(Records for processing begins)
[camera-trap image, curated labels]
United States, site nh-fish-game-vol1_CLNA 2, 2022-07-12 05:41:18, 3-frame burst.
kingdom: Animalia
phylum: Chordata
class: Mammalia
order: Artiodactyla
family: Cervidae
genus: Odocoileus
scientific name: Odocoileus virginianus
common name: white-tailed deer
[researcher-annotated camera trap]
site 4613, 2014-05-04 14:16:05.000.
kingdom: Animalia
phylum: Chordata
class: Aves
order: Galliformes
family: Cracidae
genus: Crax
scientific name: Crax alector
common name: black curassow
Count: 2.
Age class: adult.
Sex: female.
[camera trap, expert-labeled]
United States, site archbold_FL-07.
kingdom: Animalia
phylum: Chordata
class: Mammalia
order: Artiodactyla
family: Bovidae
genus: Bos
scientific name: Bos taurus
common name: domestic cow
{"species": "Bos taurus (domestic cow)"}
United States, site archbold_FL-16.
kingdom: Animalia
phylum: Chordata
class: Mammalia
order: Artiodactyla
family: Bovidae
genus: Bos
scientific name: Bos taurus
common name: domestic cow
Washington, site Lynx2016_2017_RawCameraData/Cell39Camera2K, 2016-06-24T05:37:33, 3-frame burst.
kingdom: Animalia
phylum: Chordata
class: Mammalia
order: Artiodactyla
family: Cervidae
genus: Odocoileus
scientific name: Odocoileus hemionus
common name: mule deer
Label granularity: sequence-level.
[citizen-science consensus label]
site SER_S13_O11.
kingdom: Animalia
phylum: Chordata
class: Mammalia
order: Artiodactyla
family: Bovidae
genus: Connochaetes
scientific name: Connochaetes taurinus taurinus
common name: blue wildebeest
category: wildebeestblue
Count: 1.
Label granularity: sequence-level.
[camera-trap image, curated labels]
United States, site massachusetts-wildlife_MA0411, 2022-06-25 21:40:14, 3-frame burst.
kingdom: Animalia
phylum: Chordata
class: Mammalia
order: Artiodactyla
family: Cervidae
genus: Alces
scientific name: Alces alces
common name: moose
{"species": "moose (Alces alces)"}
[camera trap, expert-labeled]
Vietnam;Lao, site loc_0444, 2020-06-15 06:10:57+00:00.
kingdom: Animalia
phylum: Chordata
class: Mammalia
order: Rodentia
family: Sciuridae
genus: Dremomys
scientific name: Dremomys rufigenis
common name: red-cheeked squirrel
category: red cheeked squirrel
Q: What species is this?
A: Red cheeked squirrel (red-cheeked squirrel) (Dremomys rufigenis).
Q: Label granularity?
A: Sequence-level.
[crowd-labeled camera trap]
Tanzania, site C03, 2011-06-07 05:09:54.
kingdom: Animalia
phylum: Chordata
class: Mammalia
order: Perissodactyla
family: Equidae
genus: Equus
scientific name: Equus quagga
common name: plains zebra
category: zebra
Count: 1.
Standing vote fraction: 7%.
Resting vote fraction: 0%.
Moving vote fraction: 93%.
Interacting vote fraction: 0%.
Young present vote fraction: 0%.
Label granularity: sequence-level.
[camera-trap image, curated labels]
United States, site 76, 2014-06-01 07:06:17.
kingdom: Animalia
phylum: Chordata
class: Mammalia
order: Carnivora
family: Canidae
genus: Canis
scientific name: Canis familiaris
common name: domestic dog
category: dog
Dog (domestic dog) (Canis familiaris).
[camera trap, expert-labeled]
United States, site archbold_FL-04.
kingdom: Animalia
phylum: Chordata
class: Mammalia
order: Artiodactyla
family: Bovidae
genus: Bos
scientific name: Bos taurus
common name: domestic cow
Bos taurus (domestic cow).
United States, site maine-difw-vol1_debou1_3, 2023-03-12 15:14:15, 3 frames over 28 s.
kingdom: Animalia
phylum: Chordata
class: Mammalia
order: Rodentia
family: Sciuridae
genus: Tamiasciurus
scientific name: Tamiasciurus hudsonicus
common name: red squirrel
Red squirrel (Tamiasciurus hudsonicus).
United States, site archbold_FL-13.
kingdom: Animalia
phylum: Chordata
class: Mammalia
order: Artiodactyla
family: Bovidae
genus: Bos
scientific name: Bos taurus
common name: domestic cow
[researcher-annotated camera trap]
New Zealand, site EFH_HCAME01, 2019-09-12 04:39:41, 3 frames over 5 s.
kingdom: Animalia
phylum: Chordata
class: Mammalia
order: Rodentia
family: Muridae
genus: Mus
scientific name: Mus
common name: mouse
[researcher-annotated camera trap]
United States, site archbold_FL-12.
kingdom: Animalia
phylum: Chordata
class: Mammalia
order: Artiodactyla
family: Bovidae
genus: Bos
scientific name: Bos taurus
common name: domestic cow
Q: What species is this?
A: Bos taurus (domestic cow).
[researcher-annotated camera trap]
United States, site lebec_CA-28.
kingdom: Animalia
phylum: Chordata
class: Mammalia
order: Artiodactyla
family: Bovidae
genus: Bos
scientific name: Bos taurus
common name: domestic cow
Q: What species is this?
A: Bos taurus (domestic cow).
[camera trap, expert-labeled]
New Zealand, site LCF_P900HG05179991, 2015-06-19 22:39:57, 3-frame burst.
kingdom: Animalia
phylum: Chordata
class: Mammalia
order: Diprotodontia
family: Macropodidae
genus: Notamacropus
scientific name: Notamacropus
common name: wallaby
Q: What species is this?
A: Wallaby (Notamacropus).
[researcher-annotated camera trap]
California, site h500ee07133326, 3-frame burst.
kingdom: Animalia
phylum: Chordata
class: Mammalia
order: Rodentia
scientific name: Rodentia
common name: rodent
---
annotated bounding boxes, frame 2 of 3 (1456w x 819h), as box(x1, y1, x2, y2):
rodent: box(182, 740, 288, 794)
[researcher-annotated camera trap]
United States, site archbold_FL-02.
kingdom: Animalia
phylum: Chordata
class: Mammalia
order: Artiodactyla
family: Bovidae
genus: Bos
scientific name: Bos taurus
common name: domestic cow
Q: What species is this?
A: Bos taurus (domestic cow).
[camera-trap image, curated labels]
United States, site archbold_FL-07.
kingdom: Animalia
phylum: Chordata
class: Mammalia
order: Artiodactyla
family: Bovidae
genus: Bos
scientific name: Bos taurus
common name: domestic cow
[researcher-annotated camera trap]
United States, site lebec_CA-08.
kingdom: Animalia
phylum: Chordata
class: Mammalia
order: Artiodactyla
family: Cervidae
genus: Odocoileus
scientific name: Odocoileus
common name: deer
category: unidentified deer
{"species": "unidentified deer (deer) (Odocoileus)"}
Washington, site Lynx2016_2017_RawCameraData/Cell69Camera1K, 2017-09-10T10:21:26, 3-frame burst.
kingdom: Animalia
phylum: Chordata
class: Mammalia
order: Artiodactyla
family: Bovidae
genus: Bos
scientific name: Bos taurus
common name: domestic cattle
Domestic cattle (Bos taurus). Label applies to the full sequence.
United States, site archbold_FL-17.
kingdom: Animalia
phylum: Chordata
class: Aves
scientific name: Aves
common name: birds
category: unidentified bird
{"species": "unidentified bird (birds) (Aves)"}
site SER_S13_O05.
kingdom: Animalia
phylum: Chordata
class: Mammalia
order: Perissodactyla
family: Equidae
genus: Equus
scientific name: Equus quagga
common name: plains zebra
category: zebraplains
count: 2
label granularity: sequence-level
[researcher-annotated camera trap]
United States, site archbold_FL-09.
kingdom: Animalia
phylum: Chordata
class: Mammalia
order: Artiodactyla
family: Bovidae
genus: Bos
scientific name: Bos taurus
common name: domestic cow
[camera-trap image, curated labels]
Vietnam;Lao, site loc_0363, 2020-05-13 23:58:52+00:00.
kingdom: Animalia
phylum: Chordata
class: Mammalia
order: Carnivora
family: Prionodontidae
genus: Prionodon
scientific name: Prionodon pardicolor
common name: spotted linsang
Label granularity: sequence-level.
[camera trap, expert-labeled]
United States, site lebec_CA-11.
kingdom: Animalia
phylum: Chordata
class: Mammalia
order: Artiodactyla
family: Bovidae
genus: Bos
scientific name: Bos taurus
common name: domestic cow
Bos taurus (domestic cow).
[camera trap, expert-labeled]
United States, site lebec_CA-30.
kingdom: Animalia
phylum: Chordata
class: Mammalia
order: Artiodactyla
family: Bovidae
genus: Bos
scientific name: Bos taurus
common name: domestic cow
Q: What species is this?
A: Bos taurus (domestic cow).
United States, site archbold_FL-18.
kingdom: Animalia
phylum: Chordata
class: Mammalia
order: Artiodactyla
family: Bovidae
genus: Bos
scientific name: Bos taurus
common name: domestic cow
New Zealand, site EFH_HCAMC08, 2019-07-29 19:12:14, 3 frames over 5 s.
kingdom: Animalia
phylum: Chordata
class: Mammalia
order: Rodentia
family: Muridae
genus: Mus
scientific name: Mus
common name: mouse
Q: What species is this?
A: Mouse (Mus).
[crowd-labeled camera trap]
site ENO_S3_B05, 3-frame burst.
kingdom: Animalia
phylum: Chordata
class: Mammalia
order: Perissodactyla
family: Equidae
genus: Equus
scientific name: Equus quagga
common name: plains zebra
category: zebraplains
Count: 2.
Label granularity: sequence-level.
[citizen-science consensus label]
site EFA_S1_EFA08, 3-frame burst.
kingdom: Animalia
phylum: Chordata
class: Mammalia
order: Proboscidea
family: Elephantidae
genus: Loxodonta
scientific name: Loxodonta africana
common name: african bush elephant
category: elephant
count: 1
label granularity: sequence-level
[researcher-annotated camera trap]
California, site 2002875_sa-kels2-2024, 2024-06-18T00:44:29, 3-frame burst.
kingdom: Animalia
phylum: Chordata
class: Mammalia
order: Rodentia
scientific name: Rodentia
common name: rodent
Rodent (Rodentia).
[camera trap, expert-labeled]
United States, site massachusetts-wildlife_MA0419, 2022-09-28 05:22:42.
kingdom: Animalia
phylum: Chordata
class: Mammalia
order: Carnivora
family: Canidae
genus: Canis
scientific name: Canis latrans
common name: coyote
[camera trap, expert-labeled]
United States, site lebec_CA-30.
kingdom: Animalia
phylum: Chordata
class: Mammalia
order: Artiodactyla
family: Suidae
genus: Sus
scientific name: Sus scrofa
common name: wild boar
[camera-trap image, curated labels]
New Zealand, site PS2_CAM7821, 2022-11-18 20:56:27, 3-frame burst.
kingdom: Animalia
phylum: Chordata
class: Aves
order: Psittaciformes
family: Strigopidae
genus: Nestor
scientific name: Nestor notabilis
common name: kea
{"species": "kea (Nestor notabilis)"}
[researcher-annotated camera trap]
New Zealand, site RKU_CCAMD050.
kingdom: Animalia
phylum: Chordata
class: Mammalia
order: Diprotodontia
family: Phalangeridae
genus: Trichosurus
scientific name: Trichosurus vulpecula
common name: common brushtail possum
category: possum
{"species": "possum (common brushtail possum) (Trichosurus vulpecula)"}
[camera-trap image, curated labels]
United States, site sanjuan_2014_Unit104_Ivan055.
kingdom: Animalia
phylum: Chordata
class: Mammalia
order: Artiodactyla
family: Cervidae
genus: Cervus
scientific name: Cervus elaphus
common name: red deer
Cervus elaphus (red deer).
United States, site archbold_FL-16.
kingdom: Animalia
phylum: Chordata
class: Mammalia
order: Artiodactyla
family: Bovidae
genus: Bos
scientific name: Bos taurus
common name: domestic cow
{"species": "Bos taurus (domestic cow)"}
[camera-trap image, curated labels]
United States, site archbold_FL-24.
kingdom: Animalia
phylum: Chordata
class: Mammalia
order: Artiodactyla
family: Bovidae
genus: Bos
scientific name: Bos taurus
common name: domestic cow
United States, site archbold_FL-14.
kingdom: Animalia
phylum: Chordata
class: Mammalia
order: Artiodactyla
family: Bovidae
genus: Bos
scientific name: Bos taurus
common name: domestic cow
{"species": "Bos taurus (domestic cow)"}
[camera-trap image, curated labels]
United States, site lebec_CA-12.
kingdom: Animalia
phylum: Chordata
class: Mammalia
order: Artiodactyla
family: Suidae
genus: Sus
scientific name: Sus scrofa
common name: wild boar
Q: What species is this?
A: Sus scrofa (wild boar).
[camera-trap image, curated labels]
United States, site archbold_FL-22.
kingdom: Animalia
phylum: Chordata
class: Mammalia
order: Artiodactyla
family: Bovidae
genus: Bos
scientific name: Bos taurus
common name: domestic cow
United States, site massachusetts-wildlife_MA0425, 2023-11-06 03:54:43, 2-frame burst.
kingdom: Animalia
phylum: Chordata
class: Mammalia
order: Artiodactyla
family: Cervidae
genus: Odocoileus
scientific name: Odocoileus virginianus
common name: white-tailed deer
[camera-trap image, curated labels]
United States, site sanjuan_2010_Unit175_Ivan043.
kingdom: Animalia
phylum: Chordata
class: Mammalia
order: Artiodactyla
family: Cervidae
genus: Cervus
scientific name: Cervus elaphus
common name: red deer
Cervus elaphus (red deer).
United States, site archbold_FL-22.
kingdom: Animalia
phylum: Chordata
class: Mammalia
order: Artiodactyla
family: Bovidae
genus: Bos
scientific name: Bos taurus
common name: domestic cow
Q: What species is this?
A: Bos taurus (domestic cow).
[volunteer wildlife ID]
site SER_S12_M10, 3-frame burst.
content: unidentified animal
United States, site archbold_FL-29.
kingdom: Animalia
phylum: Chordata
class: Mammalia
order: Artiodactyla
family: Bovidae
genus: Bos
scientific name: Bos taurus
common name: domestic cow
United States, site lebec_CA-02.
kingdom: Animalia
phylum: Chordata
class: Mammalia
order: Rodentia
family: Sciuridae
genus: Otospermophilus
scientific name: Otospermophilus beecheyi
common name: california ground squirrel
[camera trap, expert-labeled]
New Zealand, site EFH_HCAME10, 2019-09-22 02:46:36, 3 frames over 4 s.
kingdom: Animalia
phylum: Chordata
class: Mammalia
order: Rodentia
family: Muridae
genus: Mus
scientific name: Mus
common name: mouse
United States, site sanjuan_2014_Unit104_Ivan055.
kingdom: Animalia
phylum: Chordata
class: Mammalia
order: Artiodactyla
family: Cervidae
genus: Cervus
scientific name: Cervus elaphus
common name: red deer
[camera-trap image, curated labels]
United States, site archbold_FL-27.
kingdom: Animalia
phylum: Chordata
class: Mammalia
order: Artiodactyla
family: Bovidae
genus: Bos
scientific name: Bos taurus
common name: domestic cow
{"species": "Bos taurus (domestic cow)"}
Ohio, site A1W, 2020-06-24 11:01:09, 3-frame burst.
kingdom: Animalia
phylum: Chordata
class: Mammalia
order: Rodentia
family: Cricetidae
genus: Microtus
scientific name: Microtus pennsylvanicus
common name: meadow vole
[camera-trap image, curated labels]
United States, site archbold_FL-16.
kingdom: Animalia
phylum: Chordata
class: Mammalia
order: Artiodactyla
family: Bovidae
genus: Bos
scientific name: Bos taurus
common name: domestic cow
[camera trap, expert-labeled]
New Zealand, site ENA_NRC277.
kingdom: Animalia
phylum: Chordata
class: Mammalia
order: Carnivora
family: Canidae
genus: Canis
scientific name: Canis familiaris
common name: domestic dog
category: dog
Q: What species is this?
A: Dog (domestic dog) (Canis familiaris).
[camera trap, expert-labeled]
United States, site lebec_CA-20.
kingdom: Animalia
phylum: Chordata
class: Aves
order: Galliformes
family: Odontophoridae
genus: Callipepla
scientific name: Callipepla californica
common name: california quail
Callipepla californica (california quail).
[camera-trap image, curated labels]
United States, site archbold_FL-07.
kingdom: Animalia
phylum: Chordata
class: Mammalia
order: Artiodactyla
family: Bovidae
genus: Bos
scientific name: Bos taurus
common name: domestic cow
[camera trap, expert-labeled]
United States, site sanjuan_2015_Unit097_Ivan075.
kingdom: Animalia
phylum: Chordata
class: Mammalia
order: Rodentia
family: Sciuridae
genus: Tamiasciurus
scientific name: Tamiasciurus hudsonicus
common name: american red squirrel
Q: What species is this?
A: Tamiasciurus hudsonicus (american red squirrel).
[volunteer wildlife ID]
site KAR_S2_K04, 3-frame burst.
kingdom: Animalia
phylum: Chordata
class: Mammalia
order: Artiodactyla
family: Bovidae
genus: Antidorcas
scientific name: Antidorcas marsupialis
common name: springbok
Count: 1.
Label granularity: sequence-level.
(Records for processing ends)
*Work order*
Give the number of lines in the data above that contain the word "Vietnam", with no accompanying text.

*The answer*
2